### What is being asked
What lines below include the string "United"? Pick them out and copy them.

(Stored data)
----

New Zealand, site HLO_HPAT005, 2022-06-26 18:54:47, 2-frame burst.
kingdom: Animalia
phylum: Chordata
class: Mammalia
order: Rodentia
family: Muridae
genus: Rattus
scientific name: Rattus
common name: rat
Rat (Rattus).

----

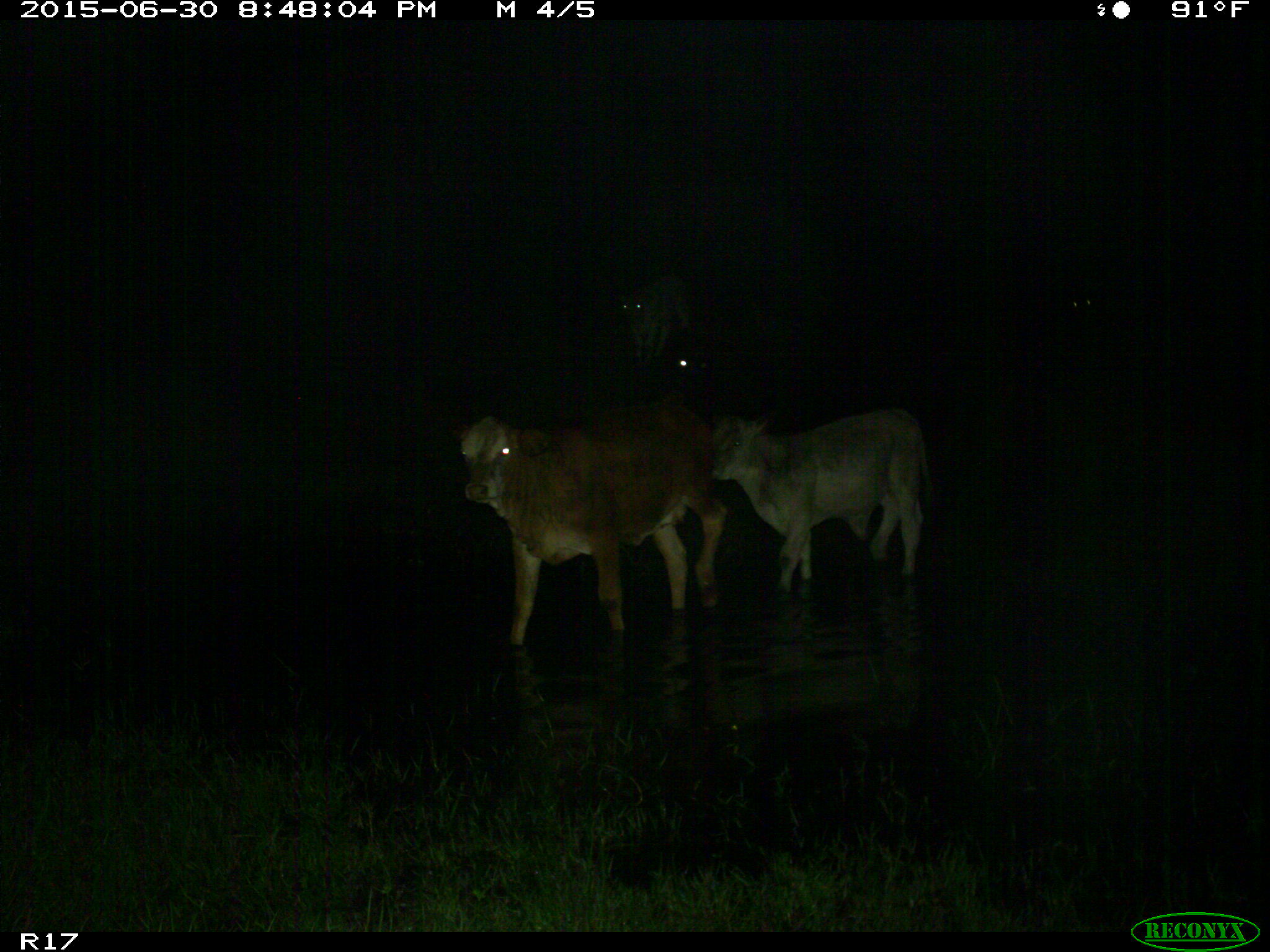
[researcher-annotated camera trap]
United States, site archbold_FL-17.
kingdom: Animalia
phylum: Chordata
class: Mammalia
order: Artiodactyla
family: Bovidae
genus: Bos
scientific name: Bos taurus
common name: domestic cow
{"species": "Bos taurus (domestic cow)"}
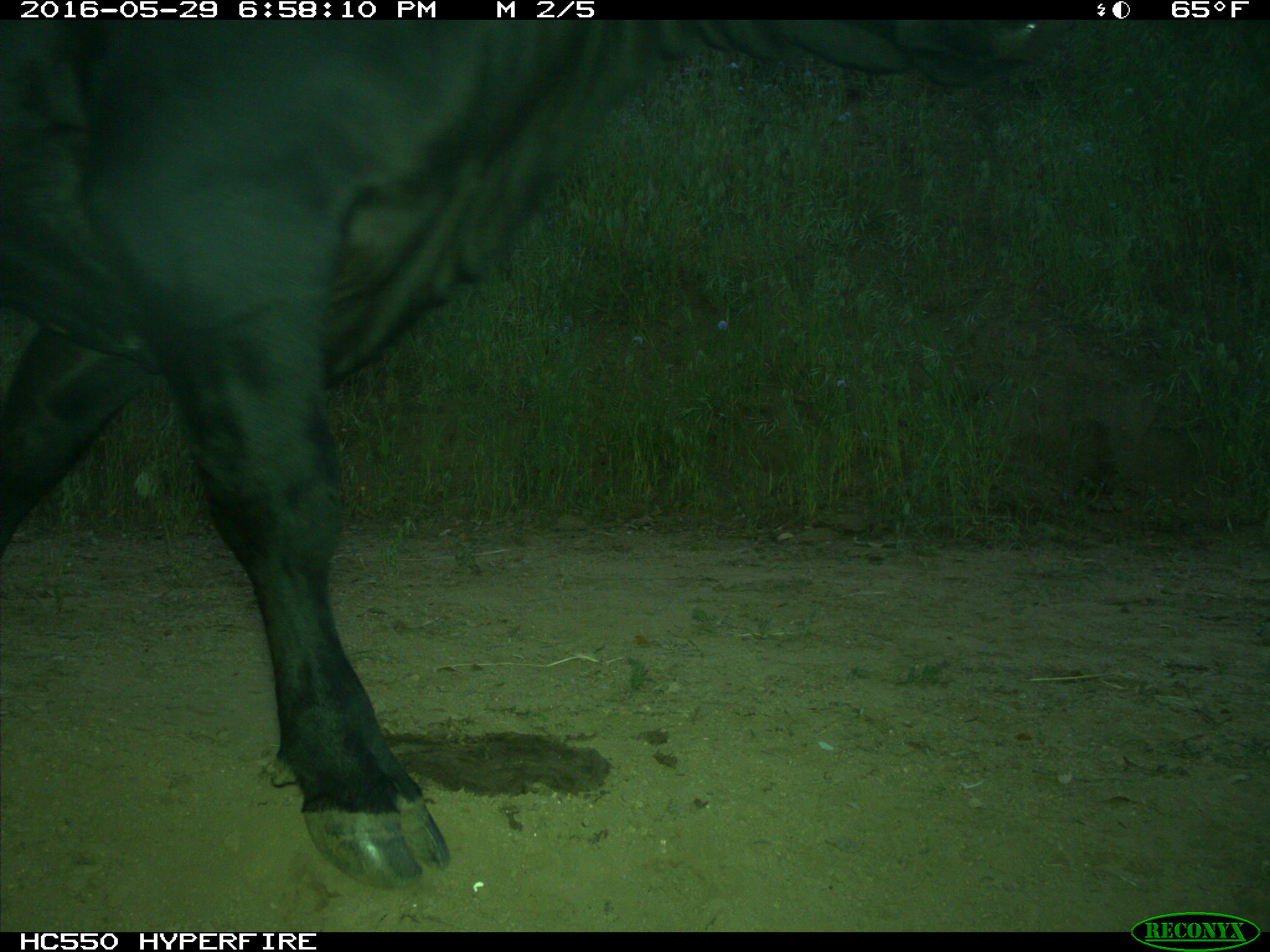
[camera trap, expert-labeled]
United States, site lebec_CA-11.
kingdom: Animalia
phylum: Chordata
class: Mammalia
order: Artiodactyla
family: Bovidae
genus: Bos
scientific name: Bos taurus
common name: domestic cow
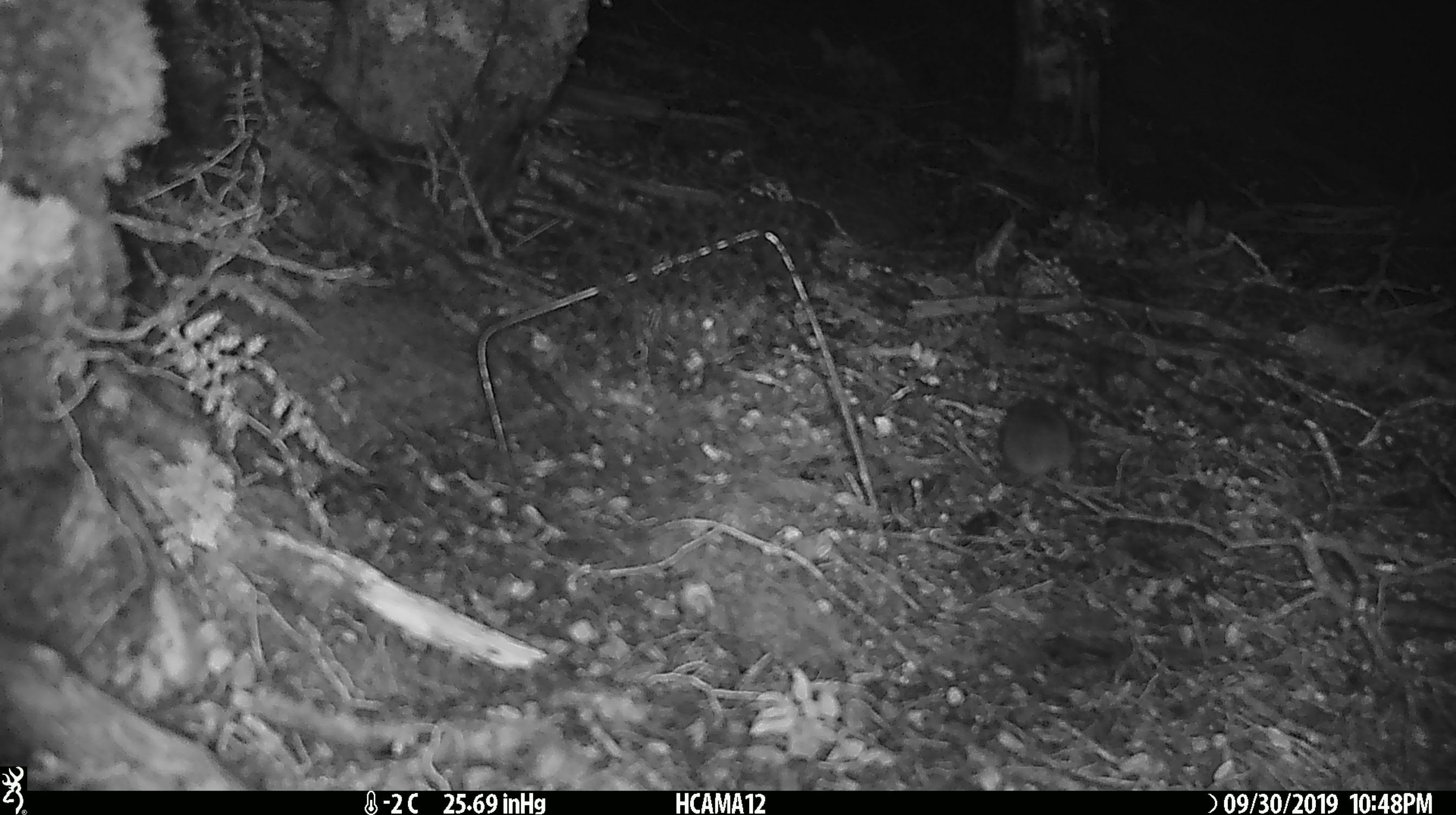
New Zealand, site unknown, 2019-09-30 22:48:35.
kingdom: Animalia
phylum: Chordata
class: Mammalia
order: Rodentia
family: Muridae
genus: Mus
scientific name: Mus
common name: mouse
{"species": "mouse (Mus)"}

----

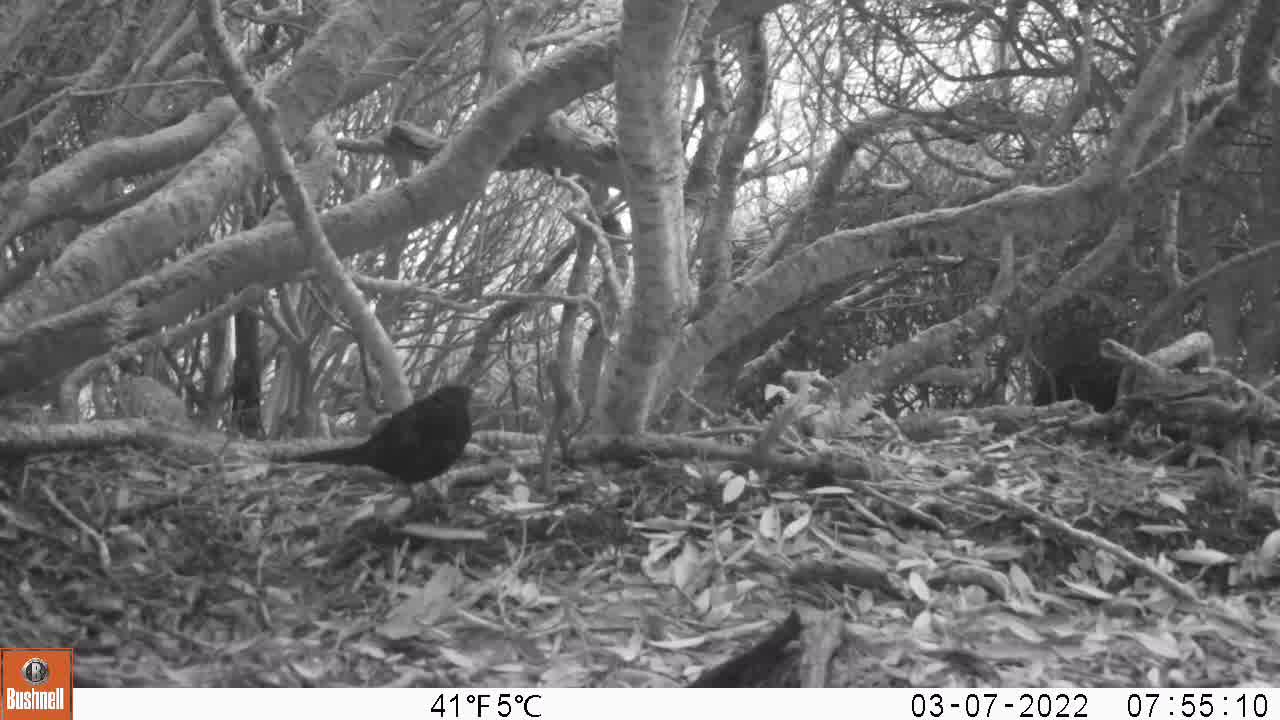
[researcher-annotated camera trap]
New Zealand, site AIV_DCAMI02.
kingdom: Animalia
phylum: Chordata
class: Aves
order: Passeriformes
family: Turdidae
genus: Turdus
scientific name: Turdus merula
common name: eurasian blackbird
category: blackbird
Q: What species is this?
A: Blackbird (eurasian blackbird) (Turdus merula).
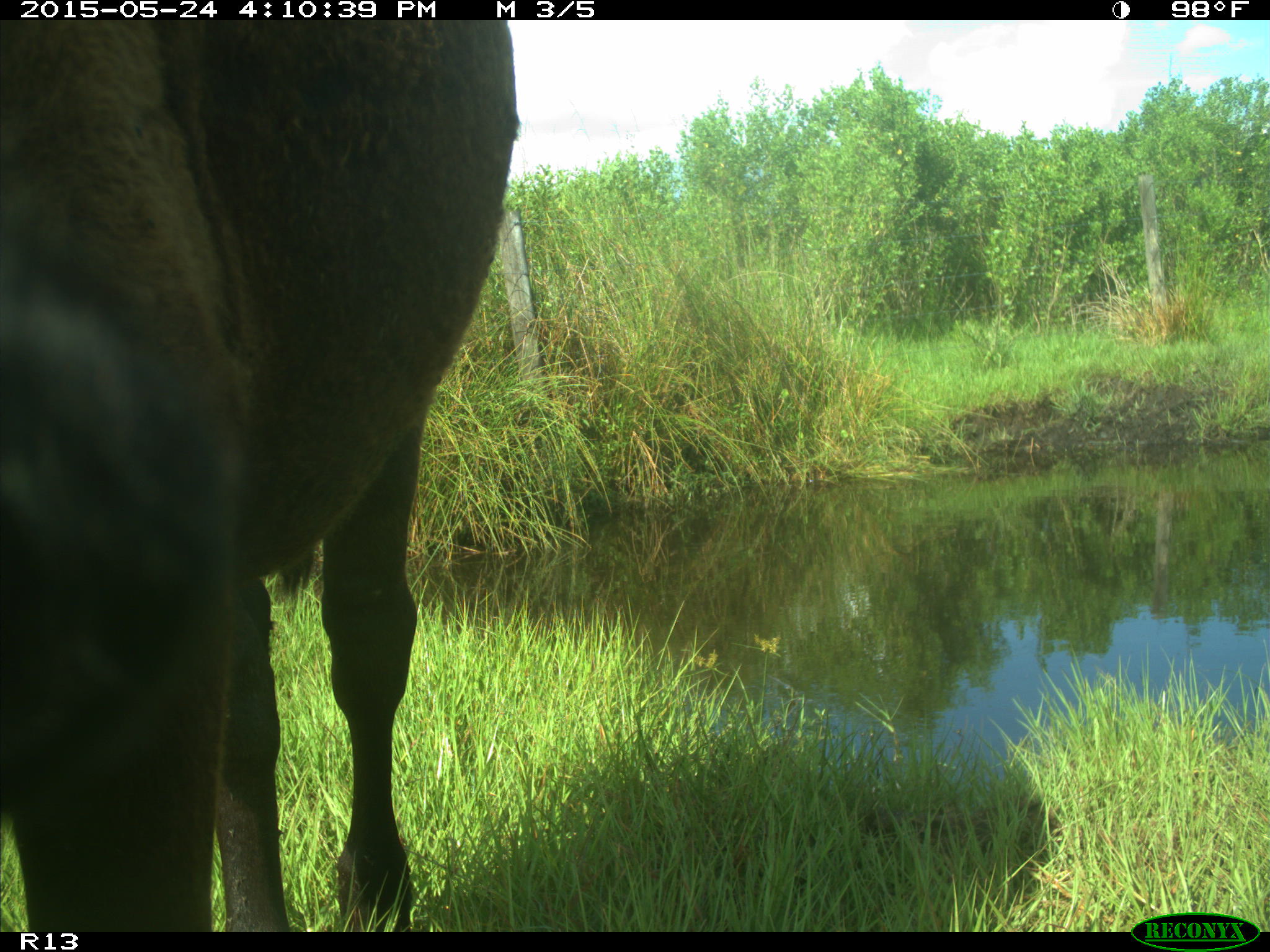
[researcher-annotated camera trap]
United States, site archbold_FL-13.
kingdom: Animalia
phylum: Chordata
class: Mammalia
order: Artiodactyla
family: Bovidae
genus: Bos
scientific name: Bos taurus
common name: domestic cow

----

### Task answer
United States, site archbold_FL-17.
United States, site lebec_CA-11.
United States, site archbold_FL-13.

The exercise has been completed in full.